La recherche obsessionnelle de la performance confronte de nos jours les entreprises à des limites qu’elles n’auraient sans doute jamais souhaité rencontrer. Le “mal-être”, les dépressions et les suicides sont devenus les nouveaux indicateurs dont les décideurs doivent aujourd’hui tenir compte sous peine de voir l’image de leur entreprise se ternir. L’obsession de la compétitivité, quel qu’en soit le prix, commence à créer dans beaucoup d’entreprises les conditions d’une contre-production. C’est ce qui a été rappelé lors de la 4ème Journée scientifique de l’Institut de veille sanitaire (InVS) en mars dernier.
Les conditions de la performance
La performance est une alchimie qui s’obtient en combinant délicatement les compétences de la ressource humaine, son environnement de travail, sa motivation, les objectifs qui lui sont fixés et les moyens qui lui sont donnés pour les atteindre. Trop souvent, en négligeant leur environnement de travail et en sous-évaluant les moyens mis à leur disposition, les responsables d’entreprises construisent pour leurs salariés les conditions d’un échec assuré tout en exigeant d’eux la réalisation d’objectifs inaccessibles. Ce paradoxe conduit inévitablement les entreprises à une performance qui stagne dans le meilleur des cas et s’effrite dans le pire.

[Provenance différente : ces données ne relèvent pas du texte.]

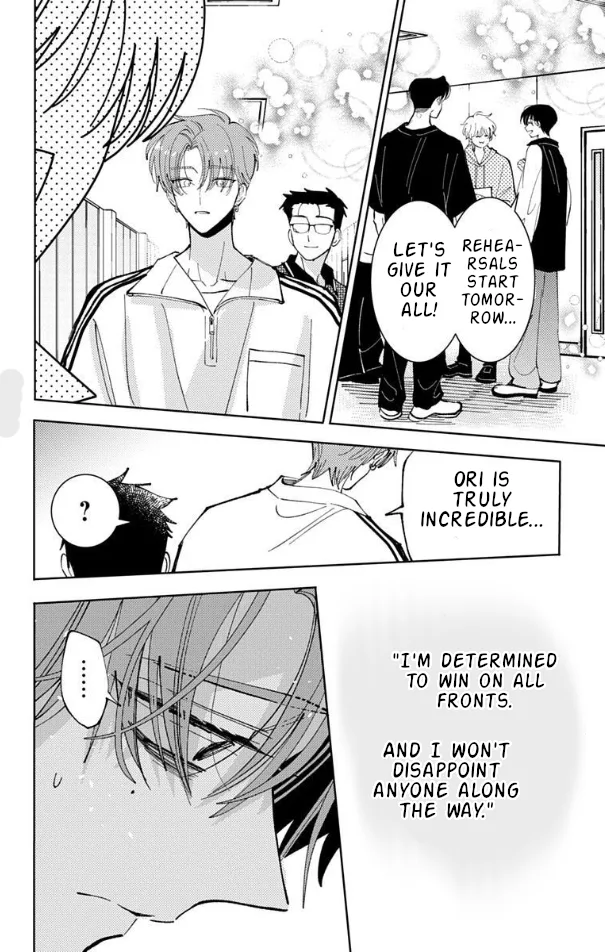 Tamon-kun Ima Docchi!? - Capítulo 51 - Página 20 - LectorTMOo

En définitive, les salariés sont les premiers à payer les conséquences d’une telle imprévision. Quelques grandes entreprises françaises se sont ainsi retrouvées récemment sous les feux de l’actualité par le nombre inquiétant de suicides relevés dans leurs centres de recherche ou dans leurs bureaux d’études. Et, même si les enquêtes les ont disculpées sans pouvoir établir de liens directs entre l’activité professionnelle de ces salariés et les raisons qui les avaient conduits au suicide, il n’en demeure pas moins que le stress qu’ils avaient subi sur leur lieu de travail n’avait fait qu’exacerber leur détresse morale.
Le stress au travail
La présence d’un grand nombre de médecins du travail et de responsables d’entreprise à cette Journée scientifi que du département santé-travail de l’Institut de veille sanitaire (InVS) prouve que le stress au travail n’est pas une invention de l’esprit mais une réalité reconnue. Les premiers résultats du programme Samotrace [1] mené par l’InVS dans les régions Centre, Pays de la Loire et Poitou-Charentes permettent de montrer que le “mal-être” est fréquent chez les salariés. Il concerne plus les femmes que les hommes, quels que soient leur secteur d’activité ou leur catégorie professionnelle. Certains secteurs sont plus touchés que d’autres, notamment les activités financières, l’administration publique et la production d’énergie. Chez les cadres, la première source reconnue de stress au travail réside dans l’inadéquation entre ce qui est attendu de leur part et les moyens qui leur sont octroyés pour y parvenir. L’hôpital n’échappe pas à ces injonctions paradoxales.
Les pouvoirs publics attendent de l’hôpital une amélioration de ses performances tout en tergiversant sur les moyens à lui accorder pour y parvenir. La lutte pour la défense d’intérêts catégoriels ou la préservation de pouvoirs séculaires nuisent à toutes les initiatives qui pourraient améliorer les conditions de travail tout en garantissant un niveau plus élevé de compétitivité.
La ressource humaine
La ressource humaine est la première richesse d’une entreprise. Elle est le terreau sur lequel un dirigeant averti va construire la progression et l’évolution de son entreprise. Le désintérêt des conditions de travail que certains dirigeants offrent à leurs salariés est la raison principale d’une contre-performance dans la réalisation des objectifs qu’ils souhaitent atteindre.
L’altération et la dégradation de l’équilibre psychique de la ressource humaine d’une entreprise montrent que la construction d’un environnement favorable de travail est la première des conditions pour retrouver le chemin de l’évolution et de la croissance.